Dziennikarz śledczy zastrzelony z narzeczoną. W miejscu tragedii powstanie pomnik
We wtorek w miejscowości Velka Macza (50 km od Bratysławy) rozpoczęły się prace przy wyburzaniu domu, w którym w 2018 r. zostali zastrzeleni dziennikarz śledczy Jan Kuciak i jego narzeczona Martina Kusznirowa. W tym miejscu powstanie Pomnik Wolności Słowa.

Z wnioskiem o wyburzenie domku jednorodzinnego zwróciły się do władz gminnych rodziny zamordowanych.
Przyszły pomnik zostanie zrealizowany zgodnie z projektem wybranym w konkursie, do którego zgłosiło się 30 pracowni architektonicznych i artystycznych. Zwycięski projekt przewiduje nachylenie terenu, aby uzyskać wrażenie „poczucie braku równowagi, odchylenia i permanentnej zmiany” – tłumaczą twórcy.
Realizacja ma rozpocząć się w przyszłym roku po wyłonieniu w przetargu wykonawcy. Koszt budowy Pomnika Wolności Słowa przewidziano na około 388 000 euro. Przyszły pomnik ma z jednej strony upamiętniać zamordowanych, z drugiej ma proponować przestrzeń do refleksji nad przyszłością.
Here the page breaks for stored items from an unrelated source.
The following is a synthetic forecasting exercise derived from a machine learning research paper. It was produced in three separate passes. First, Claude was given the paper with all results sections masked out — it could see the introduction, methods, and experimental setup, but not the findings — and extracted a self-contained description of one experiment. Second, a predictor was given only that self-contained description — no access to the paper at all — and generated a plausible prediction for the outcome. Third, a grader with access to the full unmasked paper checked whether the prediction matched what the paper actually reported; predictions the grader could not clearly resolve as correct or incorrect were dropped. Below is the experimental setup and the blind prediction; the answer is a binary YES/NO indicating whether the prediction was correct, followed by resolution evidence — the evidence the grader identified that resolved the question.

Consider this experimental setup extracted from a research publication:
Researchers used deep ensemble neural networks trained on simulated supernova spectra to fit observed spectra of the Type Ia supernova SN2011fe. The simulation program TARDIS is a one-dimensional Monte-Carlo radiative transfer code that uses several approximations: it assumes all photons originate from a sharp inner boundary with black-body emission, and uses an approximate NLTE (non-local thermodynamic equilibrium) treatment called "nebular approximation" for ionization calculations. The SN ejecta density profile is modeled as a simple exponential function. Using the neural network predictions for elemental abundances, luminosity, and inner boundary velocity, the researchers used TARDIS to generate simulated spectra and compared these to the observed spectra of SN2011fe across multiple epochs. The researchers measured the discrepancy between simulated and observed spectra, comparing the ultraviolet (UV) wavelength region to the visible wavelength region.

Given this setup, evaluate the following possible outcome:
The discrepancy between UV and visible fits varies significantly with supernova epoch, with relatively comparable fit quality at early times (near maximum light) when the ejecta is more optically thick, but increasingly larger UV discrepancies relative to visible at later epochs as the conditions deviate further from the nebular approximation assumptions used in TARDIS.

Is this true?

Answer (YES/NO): NO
W lutym br. minęła piąta rocznica zabójstwa Kuciaka i Kusznirovej. Policja uznała, że dziennikarz śledczy został zastrzelony w związku z jego pracą. Zatrzymano pięć osób i trójka z nich, w tym bezpośredni wykonawcy zabójstwa, zostali skazani. Główny podejrzany o zlecenie morderstwa biznesmen Marian Koczner oraz jego współpracowniczka Alena Zsuzsova zostali uniewinnieni. Werdykt został zakwestionowany przez Sąd Najwyższy i proces przeciwko Kocznerowi i Zsuzsovej został wznowiony.